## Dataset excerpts
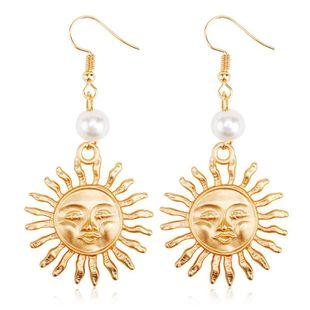 Personalized Pearl Sun Flower Stud Earrings NHCU189006's discount tags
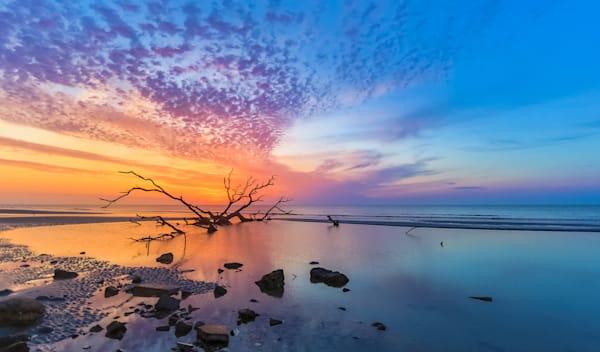 Calming Sunrise Photography Art | Phil Heim Photography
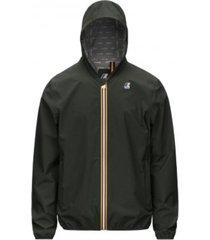 le vrai claude 3.0 jacket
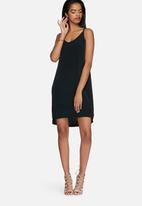 Vero Moda - Sussi dress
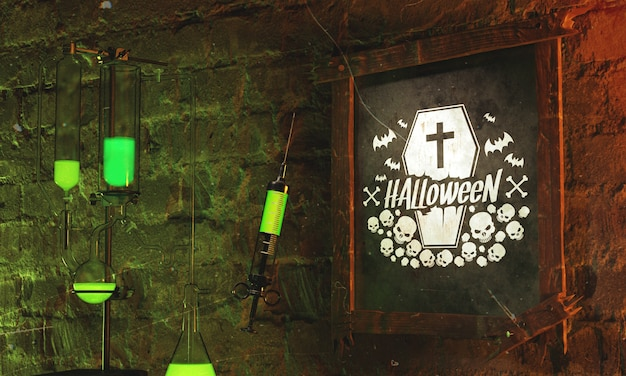 Halloween frame concept with green light Free Psd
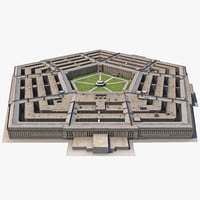 The Pentagon Low-Poly
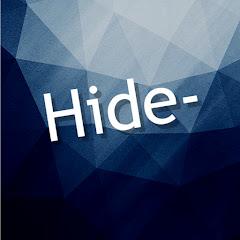 Hide -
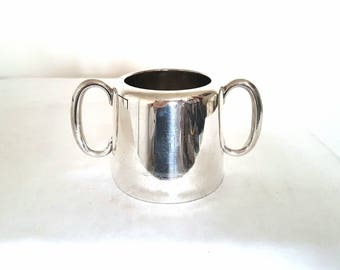 Silver Plate Two Handle Hotel Ware Sugar Bowl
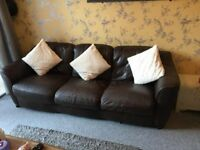 FREE TO COLLECTOR 2 & 3 seater brown leather sofas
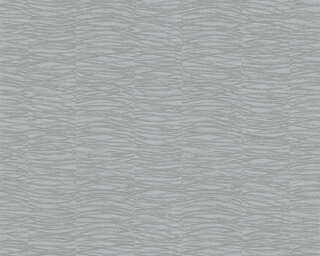 A.S. Création Wallpaper «Graphics, Grey, Metallic, Silver» 356914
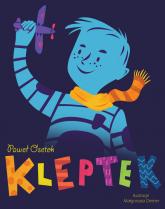 Kleptek - Paweł Osetek | mała okładka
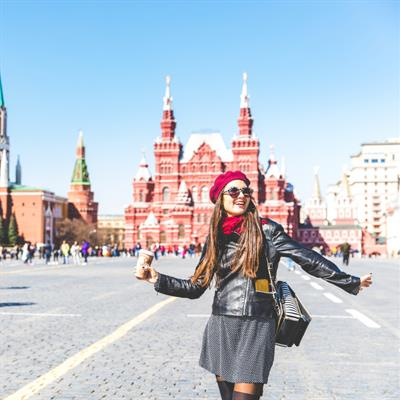 Russia Tour Package from Chan Brothers Travel
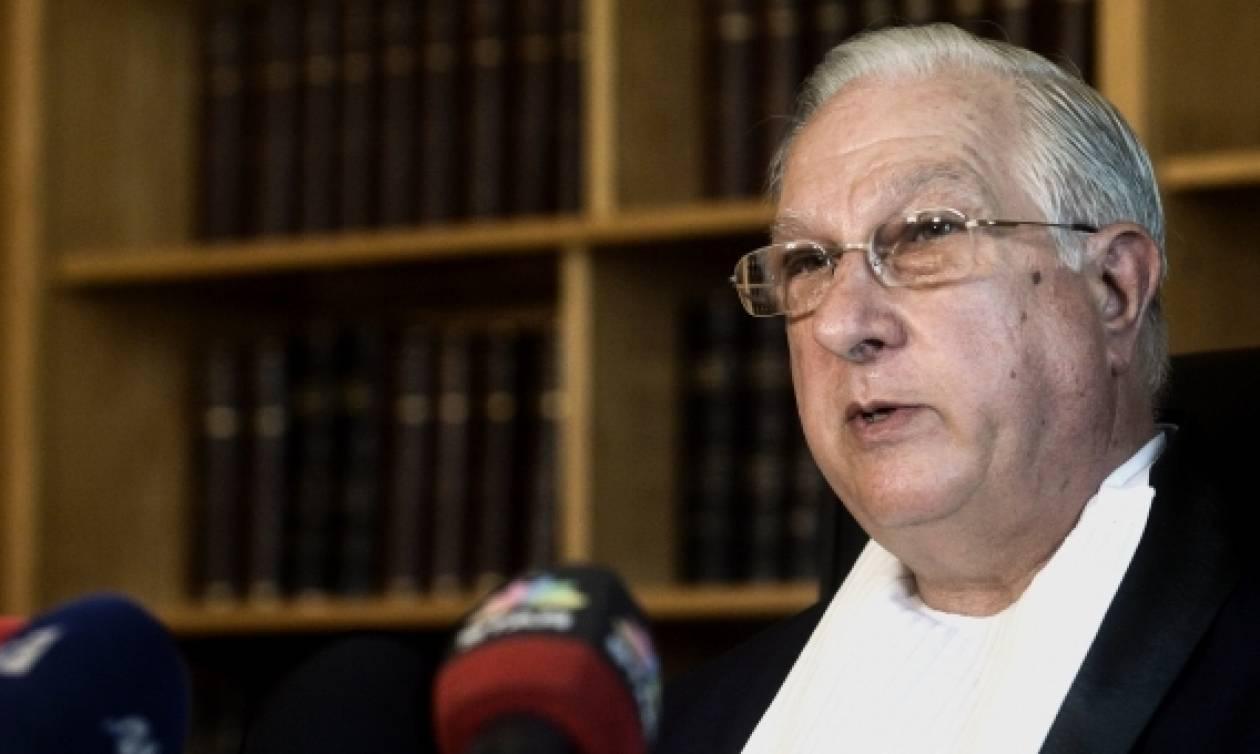 Απειλητική επιστολή κατά του πρώην προέδρου του ΣτΕ, Νίκου Σακελλαρίου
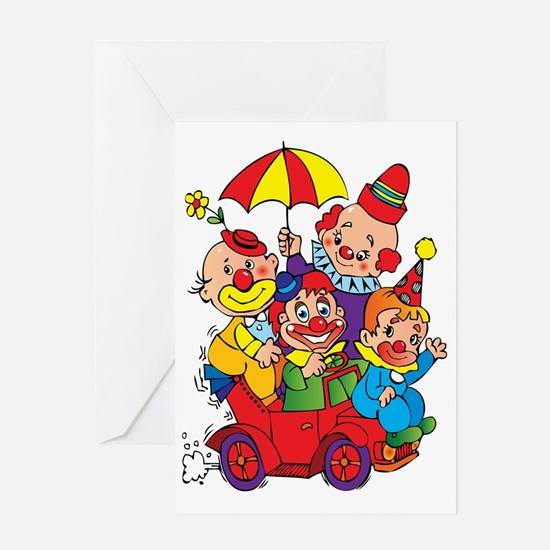 Unique Clown Greeting Card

## DESCRIPTION OF THE TASK
Every entry above is to be set down exactly; the pictures are to be left out.

## RESPONSE TO THIS TASK
 Personalized Pearl Sun Flower Stud Earrings NHCU189006's discount tags
 Calming Sunrise Photography Art | Phil Heim Photography
 le vrai claude 3.0 jacket
 Vero Moda - Sussi dress
 Halloween frame concept with green light Free Psd
 The Pentagon Low-Poly
 Hide -
 Silver Plate Two Handle Hotel Ware Sugar Bowl
 FREE TO COLLECTOR 2 & 3 seater brown leather sofas
 A.S. Création Wallpaper «Graphics, Grey, Metallic, Silver» 356914
 Kleptek - Paweł Osetek | mała okładka
 Russia Tour Package from Chan Brothers Travel
 Απειλητική επιστολή κατά του πρώην προέδρου του ΣτΕ, Νίκου Σακελλαρίου
 Unique Clown Greeting Card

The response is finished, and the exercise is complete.